--- START OF Data to process ---

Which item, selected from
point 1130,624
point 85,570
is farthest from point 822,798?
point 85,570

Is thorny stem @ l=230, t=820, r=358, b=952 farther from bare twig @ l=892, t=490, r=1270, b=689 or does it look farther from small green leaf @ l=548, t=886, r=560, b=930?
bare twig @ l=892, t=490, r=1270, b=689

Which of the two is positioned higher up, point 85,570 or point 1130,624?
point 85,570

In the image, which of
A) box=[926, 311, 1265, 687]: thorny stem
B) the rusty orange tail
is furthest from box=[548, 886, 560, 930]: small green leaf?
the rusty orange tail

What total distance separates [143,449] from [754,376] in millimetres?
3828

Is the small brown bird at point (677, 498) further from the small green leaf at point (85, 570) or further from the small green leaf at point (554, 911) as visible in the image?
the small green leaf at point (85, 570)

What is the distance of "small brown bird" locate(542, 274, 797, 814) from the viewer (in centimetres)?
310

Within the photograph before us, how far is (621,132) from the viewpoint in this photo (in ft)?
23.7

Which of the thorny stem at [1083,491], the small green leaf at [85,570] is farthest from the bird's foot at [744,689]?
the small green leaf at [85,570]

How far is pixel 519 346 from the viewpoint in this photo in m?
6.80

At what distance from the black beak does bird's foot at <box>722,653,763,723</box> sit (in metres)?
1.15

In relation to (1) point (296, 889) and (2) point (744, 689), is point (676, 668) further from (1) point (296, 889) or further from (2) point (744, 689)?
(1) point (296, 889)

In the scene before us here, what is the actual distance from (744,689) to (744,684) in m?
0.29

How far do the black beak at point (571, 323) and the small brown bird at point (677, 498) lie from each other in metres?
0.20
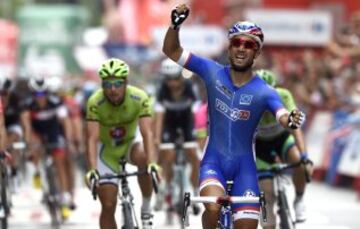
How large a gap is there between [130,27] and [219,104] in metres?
56.7

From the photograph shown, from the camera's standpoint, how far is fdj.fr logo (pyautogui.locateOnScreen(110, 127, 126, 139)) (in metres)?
12.5

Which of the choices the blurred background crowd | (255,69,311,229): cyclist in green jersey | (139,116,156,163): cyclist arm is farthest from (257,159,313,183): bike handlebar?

--- END OF Data to process ---

## Description of the task
From the line containing "In the scene" through the last line of the material above, write out each line exactly, leaving aside all pictures.

## Solution for this problem
In the scene before us here, what is the actual distance from (744,689) to (744,684) in m?
0.29

How far do the black beak at point (571, 323) and the small brown bird at point (677, 498) lie from each other in metres?
0.20
How large a gap is there between [130,27] and [219,104] in metres?
56.7

From the photograph shown, from the camera's standpoint, how far is fdj.fr logo (pyautogui.locateOnScreen(110, 127, 126, 139)) (in metres)?
12.5

Which of the choices the blurred background crowd | (255,69,311,229): cyclist in green jersey | (139,116,156,163): cyclist arm is farthest from (257,159,313,183): bike handlebar?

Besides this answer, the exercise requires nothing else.